***image1***The U.S. Navy’s first carrier jet fighters were an unremarkable group of low performance straight wing aircraft, their only concession to modernity being tricycle landing gear to keep jet exhaust from burning the wooden flight decks.
The exception was the remarkably rakish and radical Chance Vought F-7U-1 Cutlass, a tailless jet that offered the promise of really outstanding performance. The F7U-1 brought many firsts for the Navy – very low aspect ratio swept back wings, mid-wing mounted vertical stabilizers, a high-pressure hydraulic system and afterburning engines.
The Cutlass first flew in September 1948 and was quickly ordered into production, but as the test program progressed, the Navy found several problems. While the low aspect ratio wing provided exceptional maneuverability at high speed, it gave little lift at low speeds, even with high lift slats along the entire leading edge of the wing.
To fly slowly to land on a carrier the F7U-1 had to fly at high angles of attack – in layperson’s terms, the nose had to be very high. Such an approach not only blocked the view of the deck but also required unusually long nose gear strut to allow it to touch down and take off at a very high angle of attack.
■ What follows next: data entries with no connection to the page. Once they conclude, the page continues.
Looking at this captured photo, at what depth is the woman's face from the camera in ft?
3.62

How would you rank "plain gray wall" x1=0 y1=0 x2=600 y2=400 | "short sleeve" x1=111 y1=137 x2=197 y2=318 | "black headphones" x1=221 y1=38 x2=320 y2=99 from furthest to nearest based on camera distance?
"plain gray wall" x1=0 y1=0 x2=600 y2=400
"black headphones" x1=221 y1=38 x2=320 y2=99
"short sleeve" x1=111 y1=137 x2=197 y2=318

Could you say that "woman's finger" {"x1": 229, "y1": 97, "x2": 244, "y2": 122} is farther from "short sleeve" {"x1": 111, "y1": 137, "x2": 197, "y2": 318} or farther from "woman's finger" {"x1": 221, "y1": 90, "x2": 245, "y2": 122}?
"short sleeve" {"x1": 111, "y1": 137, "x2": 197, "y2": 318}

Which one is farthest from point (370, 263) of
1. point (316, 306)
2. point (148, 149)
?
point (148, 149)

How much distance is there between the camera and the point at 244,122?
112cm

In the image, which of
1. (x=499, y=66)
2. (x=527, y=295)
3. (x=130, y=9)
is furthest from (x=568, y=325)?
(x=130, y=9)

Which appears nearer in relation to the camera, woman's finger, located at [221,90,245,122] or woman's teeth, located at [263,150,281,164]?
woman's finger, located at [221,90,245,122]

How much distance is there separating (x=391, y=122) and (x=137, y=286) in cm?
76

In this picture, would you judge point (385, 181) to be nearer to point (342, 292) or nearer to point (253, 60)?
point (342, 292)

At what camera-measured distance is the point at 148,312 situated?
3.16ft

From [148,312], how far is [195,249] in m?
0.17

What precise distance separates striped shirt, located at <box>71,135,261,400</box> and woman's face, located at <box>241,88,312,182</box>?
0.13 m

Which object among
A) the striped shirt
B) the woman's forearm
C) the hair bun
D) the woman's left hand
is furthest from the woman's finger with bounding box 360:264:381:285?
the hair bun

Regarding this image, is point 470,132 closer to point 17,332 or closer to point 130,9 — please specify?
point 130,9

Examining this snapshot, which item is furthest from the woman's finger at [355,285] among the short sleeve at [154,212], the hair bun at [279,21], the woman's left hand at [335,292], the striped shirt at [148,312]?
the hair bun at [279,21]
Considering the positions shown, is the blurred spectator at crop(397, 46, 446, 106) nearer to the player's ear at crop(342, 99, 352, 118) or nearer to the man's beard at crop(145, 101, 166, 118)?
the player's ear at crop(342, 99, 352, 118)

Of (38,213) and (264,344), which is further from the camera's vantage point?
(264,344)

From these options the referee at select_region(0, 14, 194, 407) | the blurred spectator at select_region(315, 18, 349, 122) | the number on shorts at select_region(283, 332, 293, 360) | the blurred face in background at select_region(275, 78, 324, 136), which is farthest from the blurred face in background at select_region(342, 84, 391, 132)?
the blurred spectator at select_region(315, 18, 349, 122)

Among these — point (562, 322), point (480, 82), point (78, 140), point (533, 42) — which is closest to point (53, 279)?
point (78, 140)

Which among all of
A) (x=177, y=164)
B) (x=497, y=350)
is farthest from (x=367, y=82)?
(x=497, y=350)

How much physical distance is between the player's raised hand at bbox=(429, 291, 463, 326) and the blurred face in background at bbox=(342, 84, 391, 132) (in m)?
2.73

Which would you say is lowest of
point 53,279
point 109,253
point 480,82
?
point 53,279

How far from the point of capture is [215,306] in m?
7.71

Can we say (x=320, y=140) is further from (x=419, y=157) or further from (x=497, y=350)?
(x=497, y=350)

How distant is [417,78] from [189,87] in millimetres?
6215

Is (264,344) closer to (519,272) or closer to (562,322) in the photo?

Additionally, the Westinghouse jet engines did not provide the needed thrust, and newer Westinghouse engines produced only half the promised thrust. Finally, the new hydraulic system was unreliable. One test pilot remembered that so many hydraulic warning lights came on in a normal flight it was like “sitting inside a pinball machine.”
When the Cutlass worked, it was a fast and maneuverable machine, with a roll rate of more than 550 degrees a second, and when the slats were extended the aircraft would not stall. The Blue Angels acrobatic team received two Cutlasses which they used in the 1951/1952 season in the solo and high performance portions of the show, and the combination of its futuristic configuration and extremely noisy after-burning engines thrilled the show spectators.
The problems were worked and an almost new aircraft, the F7U-3, produced but major problems persisted. The hydraulic problems were never solved, and the nose high approach to the carrier caused more problems. When a Cutlass caught the wire, the long nose gear strut slammed down on the deck, and the pilot sat directly over the nose strut.
Even a normal landing jarred his spine, but after a number of landings the nose landing gear began to break, resulting in a broken back or death for the pilot. In one 14-month period the Cutlass had almost eight accidents per 1,000 landings, while the average for other Navy jet fighters was about three per 100 landings.
In a search for a “mission match,” the last 98 were completed as F7UMs carrying the AIM-7 air-to-air missile, making it the first all-missile armed fighter in the U.S. inventory. But the need for a radar to guide the missiles added more weight, as did the addition of more fuel, and the weight was too much for the low powered engines.
The F7U was dropped from the Navy inventory in 1956, having lost almost 25 percent of the 300 produced in accidents, which killed four test pilots and 21 other Naval aviators.